Biographical details
- Born: December 7, 1955 (age 70) Summerville, South Carolina

Administrative career (AD unless noted)
- 2002–2004: Samford (associate AD)
- 2004–present: UNC Asheville

= Janet Cone =

American athletic administrator and basketball coach (born 1955)

Janet Cone (born December 7, 1955) is an American college athletic director for the UNC Asheville Bulldogs, a position she has held since 2004. In 2015, she became a member of the National Collegiate Athletic Association Division I men's basketball committee. She has also been a women's basketball coach for several teams, including Saint Leo University, Western Carolina University, Mars Hill College and Samford University, as well as an AD for some of those.

==Background==
Cone was born in Summerville, South Carolina, to Joseph and Florence Cone, who have operated a logging business since 1954. Cone attended Summerville High School, playing basketball for four years. In 1978, she graduated magna cum laude with a bachelor's degree from Furman University, where she played basketball and field hockey. She later obtained a master's degree from the University of South Carolina.

==Coaching and executive career==
From 1986 to 1990, Cone was head coach of both the Mars Hill College volleyball and women's basketball teams. She was head coach of the women's basketball team at Western Carolina University from 1990 until 1993. At Saint Leo University, she was head women's basketball coach and volleyball coach, before becoming assistant director of athletics. In 1996, Cone became the first head coach of the Samford Bulldogs women's basketball team. After five years, she was appointed associate athletics director. Since 2004, she has been athletics director for UNC Asheville.

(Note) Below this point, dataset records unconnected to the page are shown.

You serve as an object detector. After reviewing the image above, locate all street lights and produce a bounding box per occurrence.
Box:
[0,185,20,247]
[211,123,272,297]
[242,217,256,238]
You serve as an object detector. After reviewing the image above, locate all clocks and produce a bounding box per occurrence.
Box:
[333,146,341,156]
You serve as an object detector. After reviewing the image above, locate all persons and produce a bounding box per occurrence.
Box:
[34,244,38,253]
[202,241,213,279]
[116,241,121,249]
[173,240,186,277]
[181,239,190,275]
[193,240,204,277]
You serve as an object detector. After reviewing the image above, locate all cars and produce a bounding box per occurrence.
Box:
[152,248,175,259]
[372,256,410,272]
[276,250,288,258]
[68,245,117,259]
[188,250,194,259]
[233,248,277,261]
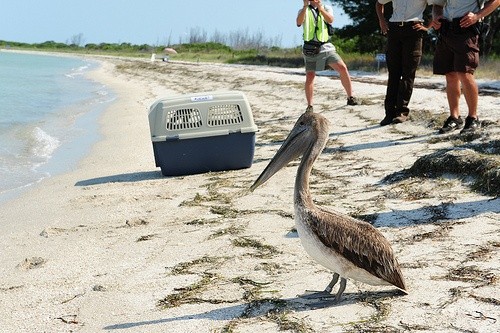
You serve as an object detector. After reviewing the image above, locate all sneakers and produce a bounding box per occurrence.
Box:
[460,115,481,135]
[438,115,464,134]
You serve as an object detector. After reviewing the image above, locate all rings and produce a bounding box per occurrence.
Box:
[466,22,468,25]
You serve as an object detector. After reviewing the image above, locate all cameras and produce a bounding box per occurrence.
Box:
[328,24,334,35]
[479,17,491,41]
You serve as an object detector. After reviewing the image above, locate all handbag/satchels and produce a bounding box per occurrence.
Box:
[327,24,333,35]
[444,17,481,43]
[303,43,320,57]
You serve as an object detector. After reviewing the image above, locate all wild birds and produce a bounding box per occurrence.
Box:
[249,111,407,308]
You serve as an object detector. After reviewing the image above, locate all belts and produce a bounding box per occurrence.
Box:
[390,21,415,26]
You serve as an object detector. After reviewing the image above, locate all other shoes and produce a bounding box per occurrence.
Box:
[379,113,408,127]
[347,96,362,106]
[305,106,313,113]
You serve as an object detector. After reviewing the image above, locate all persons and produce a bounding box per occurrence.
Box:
[432,0,500,135]
[376,0,434,125]
[296,0,360,114]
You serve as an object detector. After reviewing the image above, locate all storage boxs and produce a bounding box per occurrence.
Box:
[149,91,257,175]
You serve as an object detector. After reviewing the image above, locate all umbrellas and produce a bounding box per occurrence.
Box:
[163,47,176,54]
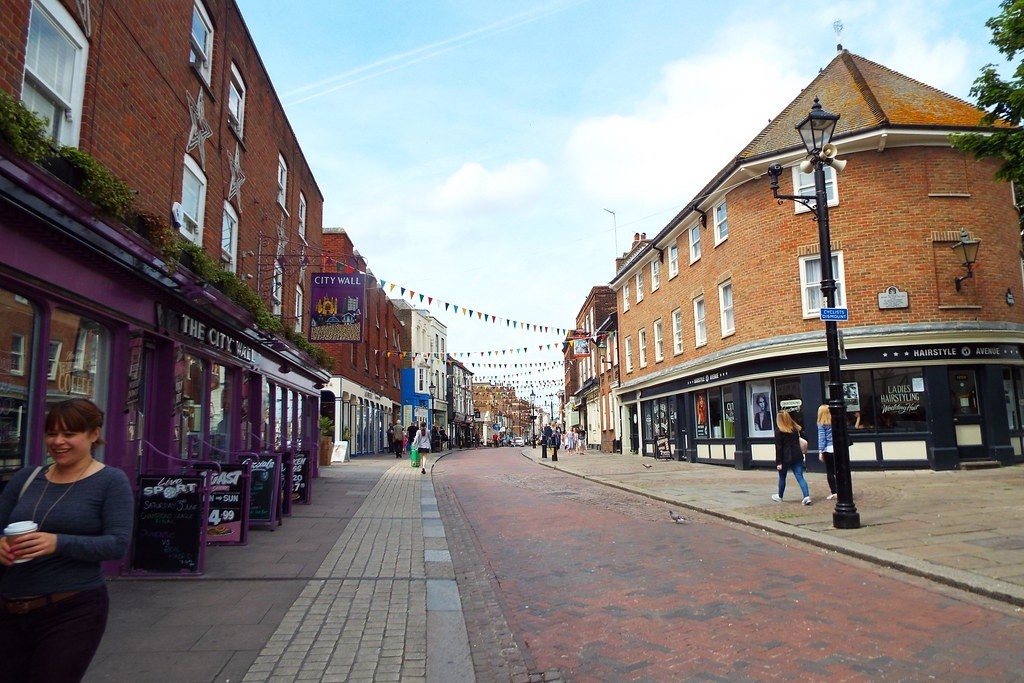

While at UNC Ashville, Cone has managed to get its women's golf program into the 2016 NCAA Division I, only the second sport added since 2010. She also revived the women's swimming program in 2012, the first time that the UNCA athletics department had added a sport in 20 years.

In 2013, Cone was one of only 28 directors of athletics to be named as Under Armour AD of the Year by the National Association of Collegiate Directors of Athletics. In September 2015, Cone became the only woman added to the NCAA Division I men's basketball committee, which selects and seeds the teams for NCAA Men's Division I Basketball Championship. Her tenure is expected to be ten years.